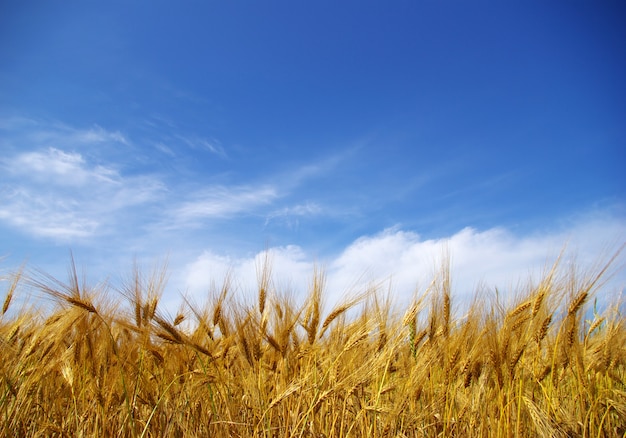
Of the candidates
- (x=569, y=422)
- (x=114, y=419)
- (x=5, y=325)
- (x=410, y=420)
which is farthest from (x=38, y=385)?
(x=569, y=422)

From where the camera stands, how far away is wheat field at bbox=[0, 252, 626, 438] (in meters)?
2.73

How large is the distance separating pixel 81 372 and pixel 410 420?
2.30m

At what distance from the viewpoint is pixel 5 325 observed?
3.78 meters

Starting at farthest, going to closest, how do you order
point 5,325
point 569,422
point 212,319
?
point 5,325
point 212,319
point 569,422

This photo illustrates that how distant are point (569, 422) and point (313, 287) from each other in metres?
1.87

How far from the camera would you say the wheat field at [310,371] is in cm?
273

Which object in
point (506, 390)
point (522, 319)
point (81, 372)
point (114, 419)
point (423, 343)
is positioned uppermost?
point (522, 319)

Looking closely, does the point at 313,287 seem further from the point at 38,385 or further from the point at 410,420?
the point at 38,385

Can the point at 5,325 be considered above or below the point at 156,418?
above

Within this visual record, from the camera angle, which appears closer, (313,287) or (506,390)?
(506,390)

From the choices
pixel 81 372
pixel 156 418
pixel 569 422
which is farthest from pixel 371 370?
pixel 81 372

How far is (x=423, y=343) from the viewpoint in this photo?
10.6 feet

────────

Echo back all of the items above verbatim, leaving out the pictures.

Of the candidates
- (x=569, y=422)
- (x=114, y=419)
- (x=5, y=325)
- (x=410, y=420)
which is farthest from (x=38, y=385)?
(x=569, y=422)

From where the camera stands, how far away is wheat field at bbox=[0, 252, 626, 438] (in meters)?
2.73

How large is the distance separating pixel 81 372 and pixel 410 420?
2.30m

At what distance from the viewpoint is pixel 5 325 observed?
3.78 meters

Starting at farthest, going to closest, how do you order
point 5,325
point 569,422
point 212,319
?
point 5,325
point 212,319
point 569,422

This photo illustrates that how distant are point (569, 422) and point (313, 287) from each other in metres?
1.87

How far from the camera would you say the wheat field at [310,371] is in cm?
273

Which object in
point (506, 390)
point (522, 319)
point (81, 372)
point (114, 419)
point (423, 343)
is positioned uppermost?
point (522, 319)

Looking closely, does the point at 313,287 seem further from the point at 38,385 or further from the point at 410,420?
the point at 38,385

Can the point at 5,325 be considered above or below the point at 156,418?
above

Within this visual record, from the camera angle, which appears closer, (313,287) or (506,390)?
(506,390)

From the choices
pixel 81 372
pixel 156 418
pixel 569 422
which is farthest from pixel 371 370?
pixel 81 372

How far is (x=423, y=343) from the viewpoint in this photo?
10.6 feet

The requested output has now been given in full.